→ **CONSIGNA**:
Reproduce palabra por palabra el texto completo que aparece a continuación, sobre los cines birmanos y Bangkok.

++++ TEXTO ++++

Por este y otros momentos es que me parece importante preguntar ¿Qué puede revelar una visita al cine del país donde está?

Aquí puede encontrar fotos e historias de cines birmanos.


Marzo, Tailandia

Bangkok es la antítesis absoluta de Yangon. Tailandia, como ejemplo de desarrollo y supuesta estabilidad en la región, ha sabido jugar sus cartas astutamente a lo largo de la historia, protegiéndose de invasiones y guerras con acuerdos comerciales y militares que le permiten el guille de ser el único país de la región que nunca fue colonia. O por lo menos ese es el cuento que hacen. Con el crecimiento económico que esto ha posibilitado, la ciudad capital se ha convertido en un centro comercial gigante, donde las luces y la brillantez de las tiendas compite con la de sus majestuosos templos. Sin embargo, este modernismo y consumismo está conjugado con una cultura milenaria conservadora y tradicional, y una adherencia al rey cuyo cuestionamiento, por más mínimo que sea, es castigado severamente por ley.

++++ MATERIAL PROPORCIONADO ++++

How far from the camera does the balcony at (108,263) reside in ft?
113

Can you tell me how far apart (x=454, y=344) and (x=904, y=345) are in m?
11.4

++++

→ **RESPUESTA DEL EJERCICIO**:
Por este y otros momentos es que me parece importante preguntar ¿Qué puede revelar una visita al cine del país donde está?

Aquí puede encontrar fotos e historias de cines birmanos.


Marzo, Tailandia

Bangkok es la antítesis absoluta de Yangon. Tailandia, como ejemplo de desarrollo y supuesta estabilidad en la región, ha sabido jugar sus cartas astutamente a lo largo de la historia, protegiéndose de invasiones y guerras con acuerdos comerciales y militares que le permiten el guille de ser el único país de la región que nunca fue colonia. O por lo menos ese es el cuento que hacen. Con el crecimiento económico que esto ha posibilitado, la ciudad capital se ha convertido en un centro comercial gigante, donde las luces y la brillantez de las tiendas compite con la de sus majestuosos templos. Sin embargo, este modernismo y consumismo está conjugado con una cultura milenaria conservadora y tradicional, y una adherencia al rey cuyo cuestionamiento, por más mínimo que sea, es castigado severamente por ley.